Goal A |
Copy the rows below word for word, starting at the line that contains "Among the available items" and continuing through the end of the rows.
━━━ Extracted text
Henceforth Sava appears repeatedly as the leading spirit amid his people. He was instrumental in founding the Serbian monastery of Chilendar on Mount Athos and vigorously promoted monasticism and learning. He took an equally active and useful part in political affairs, which were imperiled by divisions at home and Hungarian jealousy abroad. In the year 1219 he was consecrated the first (autonomous) Archbishop of Serbia at Constantinople by the Patriarch. He divided the country into eight dioceses, exclusive of his own see of and instructed the clergy in their duties. In 1220 his brother Stephen was crowned as 'king' with a royal crown which was procured from the Pope in order to weaken Hungarian and Latin opposition. He visited the Holy Land, everywhere celebrating the liturgy and distributing alms, and he bought from the Saracens the monastery of John the Baptist in the Jordan valley. In 1233 he appointed his own successor and afterwards again went to Jerusalem. On his way home he fell ill, stayed a few days at Constantinople, and died at Trnovo in Bulgaria on January the 13th, 1236. His body was taken to Serbia and buried at Milegevo. It was removed to Belgrad in March 1594 and a month later it was burnt by the Turks.

The conversion of the Moravians is an event of capital importance in the religious history of central Europe. The Moravians had been forced in 803 to pay tribute to the Franks, and missionaries were sent to them from the sees from which evangelists had gone to the Slovenes. Their success was very slight; the people disliked them as the servants of foreign nobles and the comrades of greedy soldiers. In the middle of the century the country became independent under the native prince Ratislav, who desired to have a Christian Church independent of the Franks and in connection with Constantinople rather than with Rome.
━━━━━━
Goal B |
In the passage on Slavic church history, in what year was Sava consecrated the first autonomous Archbishop of Serbia?
━━━ Extracted material
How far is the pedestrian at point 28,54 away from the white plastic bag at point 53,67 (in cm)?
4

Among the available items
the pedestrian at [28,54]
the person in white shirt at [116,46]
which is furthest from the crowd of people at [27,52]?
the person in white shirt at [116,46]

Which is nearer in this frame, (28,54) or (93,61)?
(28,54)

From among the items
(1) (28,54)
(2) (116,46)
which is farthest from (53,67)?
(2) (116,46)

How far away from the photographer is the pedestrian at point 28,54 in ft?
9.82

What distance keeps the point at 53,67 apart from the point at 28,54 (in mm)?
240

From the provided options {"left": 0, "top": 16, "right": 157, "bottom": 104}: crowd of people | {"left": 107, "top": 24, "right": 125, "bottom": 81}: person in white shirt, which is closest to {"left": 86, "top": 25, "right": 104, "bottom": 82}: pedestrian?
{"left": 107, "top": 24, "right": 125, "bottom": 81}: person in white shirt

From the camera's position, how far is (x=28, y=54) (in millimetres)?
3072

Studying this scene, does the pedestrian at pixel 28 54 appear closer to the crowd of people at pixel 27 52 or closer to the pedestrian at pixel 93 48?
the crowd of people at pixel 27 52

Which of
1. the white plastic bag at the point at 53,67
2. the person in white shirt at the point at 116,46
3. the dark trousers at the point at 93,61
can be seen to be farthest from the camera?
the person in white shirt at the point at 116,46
━━━━━━
Final answer A |
Among the available items
the pedestrian at [28,54]
the person in white shirt at [116,46]
which is furthest from the crowd of people at [27,52]?
the person in white shirt at [116,46]

Which is nearer in this frame, (28,54) or (93,61)?
(28,54)

From among the items
(1) (28,54)
(2) (116,46)
which is farthest from (53,67)?
(2) (116,46)

How far away from the photographer is the pedestrian at point 28,54 in ft?
9.82

What distance keeps the point at 53,67 apart from the point at 28,54 (in mm)?
240

From the provided options {"left": 0, "top": 16, "right": 157, "bottom": 104}: crowd of people | {"left": 107, "top": 24, "right": 125, "bottom": 81}: person in white shirt, which is closest to {"left": 86, "top": 25, "right": 104, "bottom": 82}: pedestrian?
{"left": 107, "top": 24, "right": 125, "bottom": 81}: person in white shirt

From the camera's position, how far is (x=28, y=54) (in millimetres)?
3072

Studying this scene, does the pedestrian at pixel 28 54 appear closer to the crowd of people at pixel 27 52 or closer to the pedestrian at pixel 93 48?
the crowd of people at pixel 27 52

Which of
1. the white plastic bag at the point at 53,67
2. the person in white shirt at the point at 116,46
3. the dark trousers at the point at 93,61
can be seen to be farthest from the camera?
the person in white shirt at the point at 116,46

Final answer B |
1219